Kiss me in the morning light
Before you go to work
Take my hand behind your back
and kiss me in the morning light
coming in your window and
draping the room in light refracted by the air we breath
the air you blow in my eyes
the air you blow in my face
the air you blow that pushes my hair out of my eyes
You comment on them
I blush
and you leave

Monday, January 14, 2008

More WIP

http://www.youtube.com/watch?v=bQj4zr9YdzU
I'm only posting that link for the line, "I wanna hear a poem where ideas kiss similes so deeply metaphors get jealous." His delivery leaves something wanting, but that's an awesome line.

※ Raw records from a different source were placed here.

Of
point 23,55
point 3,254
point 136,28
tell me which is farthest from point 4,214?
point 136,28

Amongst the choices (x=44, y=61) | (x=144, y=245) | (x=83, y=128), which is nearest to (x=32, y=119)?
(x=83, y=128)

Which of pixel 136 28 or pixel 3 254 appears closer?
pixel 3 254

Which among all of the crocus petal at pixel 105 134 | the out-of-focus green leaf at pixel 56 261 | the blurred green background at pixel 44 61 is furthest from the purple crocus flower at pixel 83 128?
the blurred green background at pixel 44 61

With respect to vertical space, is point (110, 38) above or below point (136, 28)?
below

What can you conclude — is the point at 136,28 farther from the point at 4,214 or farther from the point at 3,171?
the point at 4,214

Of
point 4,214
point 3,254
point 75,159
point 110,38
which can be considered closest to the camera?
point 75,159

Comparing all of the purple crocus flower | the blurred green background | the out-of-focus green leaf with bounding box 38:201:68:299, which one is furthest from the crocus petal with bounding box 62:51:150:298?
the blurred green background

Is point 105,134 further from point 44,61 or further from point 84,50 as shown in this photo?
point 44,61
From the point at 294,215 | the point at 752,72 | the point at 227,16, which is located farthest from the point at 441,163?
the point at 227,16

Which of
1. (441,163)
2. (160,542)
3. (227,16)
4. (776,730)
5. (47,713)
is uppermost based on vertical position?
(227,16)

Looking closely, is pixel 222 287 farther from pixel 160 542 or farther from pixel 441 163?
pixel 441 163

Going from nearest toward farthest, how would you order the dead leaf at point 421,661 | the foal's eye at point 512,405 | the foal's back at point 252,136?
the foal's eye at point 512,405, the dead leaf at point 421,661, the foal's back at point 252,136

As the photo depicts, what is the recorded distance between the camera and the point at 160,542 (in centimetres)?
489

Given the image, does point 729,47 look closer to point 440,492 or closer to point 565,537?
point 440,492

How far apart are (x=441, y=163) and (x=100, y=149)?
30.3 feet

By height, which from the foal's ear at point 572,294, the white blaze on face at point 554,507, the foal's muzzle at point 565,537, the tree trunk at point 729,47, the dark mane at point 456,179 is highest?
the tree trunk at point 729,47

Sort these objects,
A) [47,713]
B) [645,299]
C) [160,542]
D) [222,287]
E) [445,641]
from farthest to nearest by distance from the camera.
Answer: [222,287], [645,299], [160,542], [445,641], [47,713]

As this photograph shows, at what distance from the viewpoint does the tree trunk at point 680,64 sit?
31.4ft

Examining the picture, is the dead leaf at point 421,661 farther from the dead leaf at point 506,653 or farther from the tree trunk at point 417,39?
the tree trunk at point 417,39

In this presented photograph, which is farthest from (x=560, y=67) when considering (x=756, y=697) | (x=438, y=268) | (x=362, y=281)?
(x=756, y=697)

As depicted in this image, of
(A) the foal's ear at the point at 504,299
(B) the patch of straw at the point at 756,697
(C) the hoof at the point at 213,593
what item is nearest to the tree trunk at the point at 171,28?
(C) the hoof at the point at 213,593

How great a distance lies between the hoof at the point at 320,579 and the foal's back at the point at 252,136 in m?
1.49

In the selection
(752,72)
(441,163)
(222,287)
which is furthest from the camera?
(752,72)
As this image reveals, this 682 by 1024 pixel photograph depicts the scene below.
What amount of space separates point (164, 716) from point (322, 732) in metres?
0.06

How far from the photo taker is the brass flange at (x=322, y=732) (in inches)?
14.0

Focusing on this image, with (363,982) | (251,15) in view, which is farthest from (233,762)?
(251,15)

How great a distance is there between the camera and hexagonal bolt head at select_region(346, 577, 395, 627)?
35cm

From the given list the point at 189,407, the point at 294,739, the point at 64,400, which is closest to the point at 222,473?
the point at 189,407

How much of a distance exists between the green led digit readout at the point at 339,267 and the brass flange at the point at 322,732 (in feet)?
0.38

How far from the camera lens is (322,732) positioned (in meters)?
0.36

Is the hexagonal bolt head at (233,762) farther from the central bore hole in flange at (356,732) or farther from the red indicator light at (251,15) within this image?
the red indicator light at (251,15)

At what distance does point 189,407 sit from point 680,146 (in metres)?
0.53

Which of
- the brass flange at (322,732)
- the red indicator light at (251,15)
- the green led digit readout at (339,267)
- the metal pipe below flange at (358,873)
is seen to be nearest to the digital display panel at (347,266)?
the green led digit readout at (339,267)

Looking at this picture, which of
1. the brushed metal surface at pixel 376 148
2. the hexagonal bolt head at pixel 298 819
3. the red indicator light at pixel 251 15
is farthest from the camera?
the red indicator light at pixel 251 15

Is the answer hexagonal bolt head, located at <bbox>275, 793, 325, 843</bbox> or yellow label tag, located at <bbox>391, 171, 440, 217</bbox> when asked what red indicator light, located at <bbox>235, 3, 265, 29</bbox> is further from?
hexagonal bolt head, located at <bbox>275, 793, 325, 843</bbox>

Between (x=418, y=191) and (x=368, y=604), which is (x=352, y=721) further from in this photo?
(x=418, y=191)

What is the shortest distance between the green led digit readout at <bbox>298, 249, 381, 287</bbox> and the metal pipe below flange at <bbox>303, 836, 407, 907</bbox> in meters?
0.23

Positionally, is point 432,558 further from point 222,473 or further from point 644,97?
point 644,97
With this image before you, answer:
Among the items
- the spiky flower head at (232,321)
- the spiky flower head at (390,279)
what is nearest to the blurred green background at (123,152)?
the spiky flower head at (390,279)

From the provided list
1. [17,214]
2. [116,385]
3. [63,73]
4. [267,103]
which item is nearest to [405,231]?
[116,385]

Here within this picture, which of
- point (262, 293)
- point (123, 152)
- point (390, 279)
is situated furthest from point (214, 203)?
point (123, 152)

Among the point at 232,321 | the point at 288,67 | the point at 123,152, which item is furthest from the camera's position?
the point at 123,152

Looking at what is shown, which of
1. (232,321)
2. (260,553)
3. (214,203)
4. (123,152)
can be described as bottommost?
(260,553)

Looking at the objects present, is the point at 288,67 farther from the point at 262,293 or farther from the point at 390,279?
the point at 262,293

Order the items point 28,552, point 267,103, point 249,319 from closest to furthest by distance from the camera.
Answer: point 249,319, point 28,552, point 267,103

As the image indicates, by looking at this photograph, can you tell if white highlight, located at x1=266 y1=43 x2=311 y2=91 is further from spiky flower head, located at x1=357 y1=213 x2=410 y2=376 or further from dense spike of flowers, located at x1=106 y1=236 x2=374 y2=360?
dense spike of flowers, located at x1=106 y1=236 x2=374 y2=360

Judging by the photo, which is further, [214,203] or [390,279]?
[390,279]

Anyway. Here's two works in progress that I'm posting to try to make some sense of.

Untitled

warbled songs of repentance
the occupation of the ancient choir
until the can break for
mrs b's cookies             for the body
gossip about the minister's queer son       for the soul

just a dozen feet away
the choir director's wife
leads a mother/newborn yoga class while focus on the family plays on the radio
pilfered from the nursery

travel down the hall
with the hideous rusted pink runner
and cheap carpeting
in the administrative office you will find a woman
crying
because she wore jeans today
her supervisor implied she had lax morals

this is a big city church
with Concerns and Worries
and a new youth pastor every five years
keeping disenchanted youth entertained really burns you out after a while

Untitled Two

when there is nothing in my heart
that wants to let itself be written
i go for a walk
to a place with people

last saturday i went to Whyte ave and
bought a bagel
and a cup of tea
you know, oil of bergamot is a natural antidepressive

pay for said bagel and tea
hand the few coins i pilfered from
my jar of change
the woman behind the counter smiles but there's something wrong with her smile
it's not all there
it's a smile that lost something
or maybe her eyes?
yes her eyes have lost something

i stare while she is uncomfortable

sir
here's your change

she says as i realise

you saw someone die

she asks me to sit

i was twelve
how do you know?

I don't know
I just guessed

oh

i was twelve
it was a homeless man

she says, and i get the feeling this is her confession
i am the priest, and i feel i should avert my eyes or ask her questions but she just goes on

i watched some kids beat the shit out of him
i didn't get help
and i watched him die

she didn't say anything more
i handed her my tea

you know,
oil of bergamot is a natural antidepressive



That last one really needs work. It has potential though. Ah, well. Life moves on, and I have ale.